_GIVEN EXERCISE_
Copy the records word for word, starting at the line that contains "In what this" and ending with the final line of the records.
[START OF DATASET CONTENT]
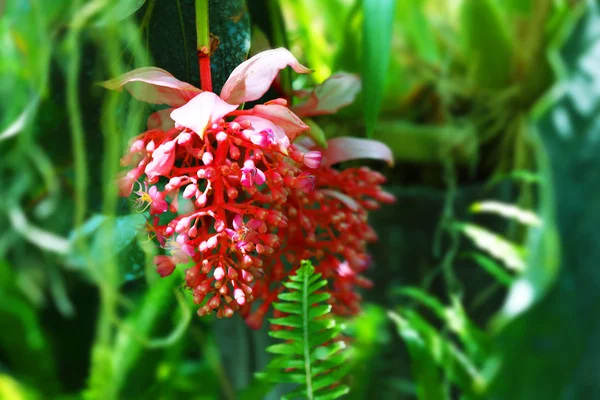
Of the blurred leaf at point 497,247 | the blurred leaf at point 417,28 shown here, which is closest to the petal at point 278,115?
the blurred leaf at point 497,247

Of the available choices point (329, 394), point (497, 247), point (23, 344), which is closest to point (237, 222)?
point (329, 394)

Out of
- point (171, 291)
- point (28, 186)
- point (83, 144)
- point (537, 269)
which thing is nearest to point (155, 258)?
point (171, 291)

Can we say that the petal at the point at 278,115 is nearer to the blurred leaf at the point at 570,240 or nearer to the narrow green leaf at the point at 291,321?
the narrow green leaf at the point at 291,321

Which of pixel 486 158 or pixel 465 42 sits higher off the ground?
pixel 465 42

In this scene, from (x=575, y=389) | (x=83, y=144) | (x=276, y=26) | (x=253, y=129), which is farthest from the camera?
(x=575, y=389)

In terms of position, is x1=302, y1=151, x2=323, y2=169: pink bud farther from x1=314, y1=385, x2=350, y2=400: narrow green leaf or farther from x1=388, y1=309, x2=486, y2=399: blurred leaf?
x1=388, y1=309, x2=486, y2=399: blurred leaf

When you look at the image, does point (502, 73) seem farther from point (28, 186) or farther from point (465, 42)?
point (28, 186)

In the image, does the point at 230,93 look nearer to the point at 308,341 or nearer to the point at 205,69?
the point at 205,69
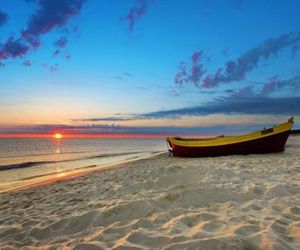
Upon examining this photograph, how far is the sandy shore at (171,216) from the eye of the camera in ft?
12.9

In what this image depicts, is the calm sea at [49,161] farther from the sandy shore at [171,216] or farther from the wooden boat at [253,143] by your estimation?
the wooden boat at [253,143]

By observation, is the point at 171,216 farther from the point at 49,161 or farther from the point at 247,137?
the point at 49,161

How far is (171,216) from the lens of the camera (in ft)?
16.8

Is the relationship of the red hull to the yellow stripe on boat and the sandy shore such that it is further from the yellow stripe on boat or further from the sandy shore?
the sandy shore

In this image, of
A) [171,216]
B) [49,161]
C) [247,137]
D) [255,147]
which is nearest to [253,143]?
[255,147]

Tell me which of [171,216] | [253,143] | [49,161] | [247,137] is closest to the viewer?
[171,216]

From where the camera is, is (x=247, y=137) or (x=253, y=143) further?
(x=247, y=137)

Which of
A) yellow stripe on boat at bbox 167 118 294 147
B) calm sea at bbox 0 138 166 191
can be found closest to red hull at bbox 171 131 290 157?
yellow stripe on boat at bbox 167 118 294 147

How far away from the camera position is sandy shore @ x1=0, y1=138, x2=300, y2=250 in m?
3.92

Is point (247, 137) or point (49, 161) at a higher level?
point (247, 137)

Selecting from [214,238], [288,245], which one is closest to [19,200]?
[214,238]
[END OF DATASET CONTENT]
_RESPONSE FOR THIS EXERCISE_
In what this image depicts, is the calm sea at [49,161] farther from the sandy shore at [171,216] or farther from the wooden boat at [253,143] by your estimation?
the wooden boat at [253,143]

By observation, is the point at 171,216 farther from the point at 49,161 or farther from the point at 247,137?
the point at 49,161

How far is (171,216) from the lens of the camera (in ft)?
16.8

Is the relationship of the red hull to the yellow stripe on boat and the sandy shore such that it is further from the yellow stripe on boat or further from the sandy shore?
the sandy shore

In this image, of
A) [171,216]
B) [49,161]
C) [247,137]
D) [255,147]
which is nearest to [253,143]?
[255,147]

Tell me which of [171,216] | [253,143] | [49,161] | [247,137] is closest to the viewer?
[171,216]

From where the camera is, is (x=247, y=137) or (x=253, y=143) further?
(x=247, y=137)

Which of
A) yellow stripe on boat at bbox 167 118 294 147
B) calm sea at bbox 0 138 166 191
can be found closest to red hull at bbox 171 131 290 157?
yellow stripe on boat at bbox 167 118 294 147

How far away from the camera position is sandy shore @ x1=0, y1=138, x2=300, y2=250 in m?
3.92

Is point (247, 137) or point (49, 161) at a higher level?
point (247, 137)

Selecting from [214,238], [288,245], which one is closest to [19,200]?
[214,238]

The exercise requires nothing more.